Switching to the dollar from the euro would help Greece get out of its crisis and would at the same time be an electoral boost for U.S. President Barack Obama, an analyst with London-based Strategy Economics consultancy group wrote.
For Greece it is very hard to pull out of the euro zone unilaterally but, at the same time, the country "runs a substantial trade deficit, and no longer has any realistic ability to borrow money," Strategy Economics analyst Matthew Lynn wrote in a note.
"If it introduced a new drachma overnight, it would collapse in value. For a while it might be quite literally worthless, in the way the Zimbabwean currency was. No one would want to accept it," he wrote, adding that the country might not even be able to pay for vital imports such as oil and medicines.
But if the country were to switch to the dollar instead, and redenominate all its euro contracts in the U.S. currency at a rate of one to one against the euro, it would have the advantage of devaluing by around 30 percent "at a stroke" while at the same time still having a hard currency, wrote Lynn, who admits that such a scenario "probably won't happen."
The Federal Reservewould have to be willing to extend liquidity to Greek banks if the country adopted the greenback, but, Lynn pointed out, "it has done that for foreign banks in the past."
The U.S., in its turn, would gain "stability" from such an exchange, as Greece is a strategically important country, according to Lynn.
"The U.S. has just as much of a stake in a stable Greece in 2012 as it did in 1947 [when the Marshall Plan of aiding Western Europe was launched]. On top of that, it would be neat riposte to anyone who suggests the dollar is in long-term decline: it would stop any talk about the euro replacing the dollar for a very, very long time," he wrote.
"Indeed, for President Obama, saving Greece by letting it switch to the dollar might be the perfect surprise to pull off going into an election," Lynn added.

----------

Assignment -
Answer these questions on the article about Greece adopting the dollar:
1. What consultancy group does Matthew Lynn work for?
2. By roughly what percentage would Greece devalue by switching to the dollar at one to one against the euro?
3. Which earlier year does Lynn compare with 2012 regarding the U.S. stake in a stable Greece?
The entries that come next were taken from a separate source.

Scene geometry reasoning data
----------

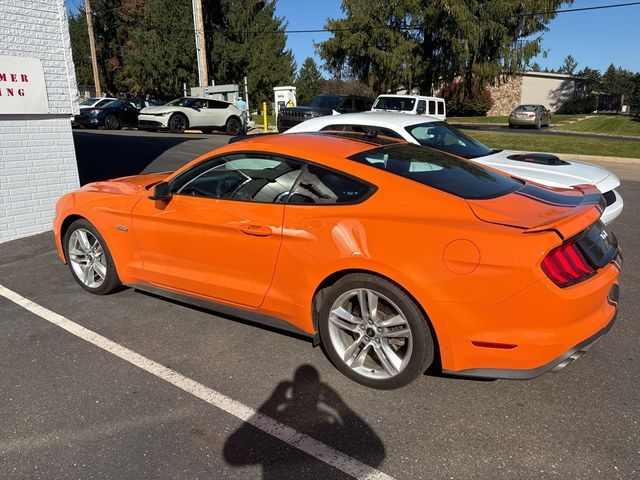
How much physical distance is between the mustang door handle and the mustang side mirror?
32.1 inches

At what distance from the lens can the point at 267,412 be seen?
9.75ft

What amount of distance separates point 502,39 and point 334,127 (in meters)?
26.8

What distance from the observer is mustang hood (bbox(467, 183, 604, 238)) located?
9.24ft

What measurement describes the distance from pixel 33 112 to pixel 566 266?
679 cm

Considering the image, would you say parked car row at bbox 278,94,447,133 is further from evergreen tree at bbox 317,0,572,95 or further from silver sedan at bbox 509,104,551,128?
silver sedan at bbox 509,104,551,128

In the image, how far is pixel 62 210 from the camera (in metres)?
4.77

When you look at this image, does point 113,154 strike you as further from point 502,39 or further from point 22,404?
point 502,39

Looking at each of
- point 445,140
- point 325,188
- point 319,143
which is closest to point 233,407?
point 325,188

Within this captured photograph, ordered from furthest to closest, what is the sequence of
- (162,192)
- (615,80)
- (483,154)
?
(615,80) → (483,154) → (162,192)

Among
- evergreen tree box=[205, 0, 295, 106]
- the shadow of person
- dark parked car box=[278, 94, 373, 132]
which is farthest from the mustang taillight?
evergreen tree box=[205, 0, 295, 106]

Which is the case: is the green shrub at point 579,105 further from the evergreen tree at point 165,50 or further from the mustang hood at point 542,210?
the mustang hood at point 542,210

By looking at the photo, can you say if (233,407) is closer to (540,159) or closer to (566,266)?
(566,266)

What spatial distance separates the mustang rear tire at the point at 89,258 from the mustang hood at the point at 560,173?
3.90 m

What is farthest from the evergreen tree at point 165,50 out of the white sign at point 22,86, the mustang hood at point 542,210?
the mustang hood at point 542,210
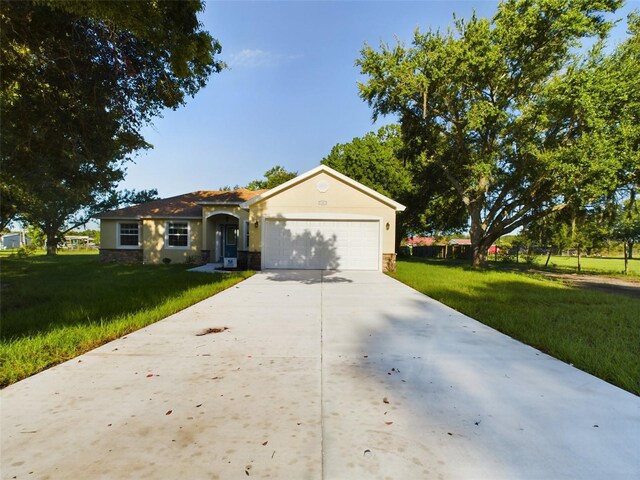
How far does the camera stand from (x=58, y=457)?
85.7 inches

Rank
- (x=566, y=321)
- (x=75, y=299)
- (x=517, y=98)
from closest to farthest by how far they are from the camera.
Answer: (x=566, y=321), (x=75, y=299), (x=517, y=98)

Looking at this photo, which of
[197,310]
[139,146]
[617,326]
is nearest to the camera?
[617,326]

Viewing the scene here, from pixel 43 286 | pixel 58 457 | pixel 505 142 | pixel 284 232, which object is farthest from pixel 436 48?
pixel 58 457

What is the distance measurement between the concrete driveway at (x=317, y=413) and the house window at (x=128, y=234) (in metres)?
15.7

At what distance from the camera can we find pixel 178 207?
18609mm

----------

Written reply -
1. Strategy Economics, based in London
2. Around 30 percent
3. 1947